India opposition accuses Modi of 'stock market scam'
- Published
Indian opposition leader Rahul Gandhi has demanded an investigation into a stock market crash that hit investors at the end of the general election.
He accused top Bharatiya Janata Party (BJP) leaders of making misleading predictions about stock prices surging after 4 June, the day the results were announced.
Mr Gandhi, from the Congress party, claimed that Prime Minister Narendra Modi encouraged people to buy stocks before this, which led to them losing money when the market crashed.
Mr Modi's party, the BJP, has denied the allegations.
Mr Gandhi has demanded that a Joint Parliamentary Committee (JPC) investigate the alleged scam and the role of Mr Modi and senior ministers.
He alleged that weeks before election results, Mr Modi, ex-Home Minister Amit Shah, and former Finance Minister Nirmala Sitharaman advised people to "buy stocks before 4 June", suggesting that the market would surge after, anticipating a BJP victory.
In May, Mr Shah told, external NDTV news channel in an interview: "Stock market crashes should not be linked with elections, but even if such a rumour has been spread, I suggest that you buy (shares) before 4 June. It will shoot up."
Mr Gandhi has labelled it "the biggest scam" in India's stock market history, alleging that the manipulation benefited certain "dubious foreign investors", causing Indians to lose trillions of rupees.
Mr Modi's departing trade minister, Piyush Goyal, has refuted the allegations, accusing Mr Gandhi of misleading investors.
Exit polls had predicted that the BJP would comfortably win a majority - securing more than 272 seats in the 543 member parliament - while together with its alliance partners, this figure would touch 360-370.
However, the results were drastically different from these predictions, with the BJP failing to reach the halfway mark on its own and the National Democratic Alliance (NDA) getting just 293 seats.
Mr Gandhi has now claimed that the exit polls were "fake" and that the BJP knew that it was not going to win more that 220 seats "from its internal survey and the feedback from the intelligence agencies".
"Despite that, the exit polls were made to show that the BJP was winning a large number of seats," Mr Gandhi alleged.
This, he alleged, led to massive buying of stocks on 3 June.
When the results came out the next day, the Indian stock market saw one of its worst crashes in years, with investments worth billions of dollars being wiped out.

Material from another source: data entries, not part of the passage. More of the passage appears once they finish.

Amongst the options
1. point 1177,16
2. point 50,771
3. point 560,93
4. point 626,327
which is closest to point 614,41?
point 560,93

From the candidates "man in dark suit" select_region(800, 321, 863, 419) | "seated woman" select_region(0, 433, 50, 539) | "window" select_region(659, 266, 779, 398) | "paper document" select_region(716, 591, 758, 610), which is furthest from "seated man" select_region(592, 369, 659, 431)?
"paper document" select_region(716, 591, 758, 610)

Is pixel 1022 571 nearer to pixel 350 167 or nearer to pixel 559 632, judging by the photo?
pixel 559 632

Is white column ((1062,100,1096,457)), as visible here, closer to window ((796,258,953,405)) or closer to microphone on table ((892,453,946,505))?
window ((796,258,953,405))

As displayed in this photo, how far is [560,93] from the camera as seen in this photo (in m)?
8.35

The BJP's Mr Goyal said that it was Indians who gained from the rise and fall in stock prices, since in April and May, when the market was on an upswing, foreign investors had sold shares which Indians had bought.
And this happened again on 4 June, when the market crashed, he said.

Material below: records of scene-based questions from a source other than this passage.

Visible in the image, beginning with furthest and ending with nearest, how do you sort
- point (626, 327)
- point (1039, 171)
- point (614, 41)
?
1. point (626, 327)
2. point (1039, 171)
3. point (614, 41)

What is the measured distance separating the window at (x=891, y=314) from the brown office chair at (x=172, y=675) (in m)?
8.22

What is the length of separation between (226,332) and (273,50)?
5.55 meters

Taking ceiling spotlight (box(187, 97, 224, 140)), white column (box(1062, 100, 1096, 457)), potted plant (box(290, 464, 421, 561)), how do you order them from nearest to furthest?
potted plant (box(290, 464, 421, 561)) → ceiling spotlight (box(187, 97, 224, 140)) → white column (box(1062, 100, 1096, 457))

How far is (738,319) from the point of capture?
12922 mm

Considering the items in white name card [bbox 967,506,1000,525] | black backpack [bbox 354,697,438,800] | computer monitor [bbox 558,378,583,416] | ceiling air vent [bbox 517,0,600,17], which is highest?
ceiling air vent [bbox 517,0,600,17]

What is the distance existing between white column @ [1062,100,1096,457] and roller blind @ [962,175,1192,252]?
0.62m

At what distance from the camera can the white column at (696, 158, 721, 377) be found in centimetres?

"So foreigners bought at a high price and sold at a low price. Indian investors sold at a high price and bought at a low price. So in a way, Indian investors earned even in this period. No one suffered a loss," he said.
On Friday, Congress leader Jairam Ramesh said that Mr Goyal's explanation was "rubbish" and added that it did not answer specific questions raised by Mr Gandhi.
The BJP has not responded to Mr Ramesh's allegations.